§ **Set problem**: Please edit the listing from the line with "At what distance" to the line with "23.3 metres", putting "dark blazer" wherever "black suit jacket" appears and keeping everything else the same. Give back only those lines.

(Scene question listing)
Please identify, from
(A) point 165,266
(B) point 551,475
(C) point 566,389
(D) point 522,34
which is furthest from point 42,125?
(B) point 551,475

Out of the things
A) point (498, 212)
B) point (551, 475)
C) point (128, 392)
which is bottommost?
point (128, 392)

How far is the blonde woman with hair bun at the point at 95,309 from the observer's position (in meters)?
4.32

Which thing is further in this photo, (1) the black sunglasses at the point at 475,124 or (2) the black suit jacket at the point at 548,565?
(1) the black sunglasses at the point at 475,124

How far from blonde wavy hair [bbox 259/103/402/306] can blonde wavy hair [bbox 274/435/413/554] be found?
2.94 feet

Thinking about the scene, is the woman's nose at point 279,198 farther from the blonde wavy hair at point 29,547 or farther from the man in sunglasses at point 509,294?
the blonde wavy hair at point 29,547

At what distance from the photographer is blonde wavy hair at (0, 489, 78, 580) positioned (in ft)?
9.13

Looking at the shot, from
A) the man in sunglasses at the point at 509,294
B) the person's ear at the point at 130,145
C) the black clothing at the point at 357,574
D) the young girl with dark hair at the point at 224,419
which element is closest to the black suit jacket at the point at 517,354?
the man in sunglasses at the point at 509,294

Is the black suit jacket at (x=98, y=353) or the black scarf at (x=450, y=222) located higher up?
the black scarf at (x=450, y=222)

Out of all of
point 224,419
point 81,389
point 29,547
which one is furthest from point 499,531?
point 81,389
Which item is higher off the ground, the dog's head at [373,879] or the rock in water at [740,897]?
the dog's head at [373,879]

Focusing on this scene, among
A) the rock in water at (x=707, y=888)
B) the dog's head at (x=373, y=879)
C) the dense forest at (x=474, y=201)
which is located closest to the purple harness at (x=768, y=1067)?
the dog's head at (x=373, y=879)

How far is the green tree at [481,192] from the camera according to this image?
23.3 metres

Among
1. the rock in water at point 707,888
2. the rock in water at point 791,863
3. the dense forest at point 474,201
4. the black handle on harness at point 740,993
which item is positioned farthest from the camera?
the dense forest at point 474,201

§ **Exercise solution**:
At what distance from the photographer is blonde wavy hair at (0, 489, 78, 580) positioned (in ft)?
9.13

Looking at the shot, from
A) the man in sunglasses at the point at 509,294
B) the person's ear at the point at 130,145
C) the black clothing at the point at 357,574
D) the young girl with dark hair at the point at 224,419
which element is closest to the dark blazer at the point at 517,354?
the man in sunglasses at the point at 509,294

Is the dark blazer at (x=98, y=353) or the black scarf at (x=450, y=222) located higher up?
the black scarf at (x=450, y=222)

Out of all of
point 224,419
point 81,389
point 29,547
which one is furthest from point 499,531?
point 81,389
Which item is higher off the ground, the dog's head at [373,879] or the rock in water at [740,897]?
the dog's head at [373,879]

Focusing on this scene, among
A) the rock in water at (x=707, y=888)
B) the dog's head at (x=373, y=879)
C) the dense forest at (x=474, y=201)
which is located closest to the purple harness at (x=768, y=1067)?
the dog's head at (x=373, y=879)

How far is the green tree at [481,192] from the camera according to this image?
23.3 metres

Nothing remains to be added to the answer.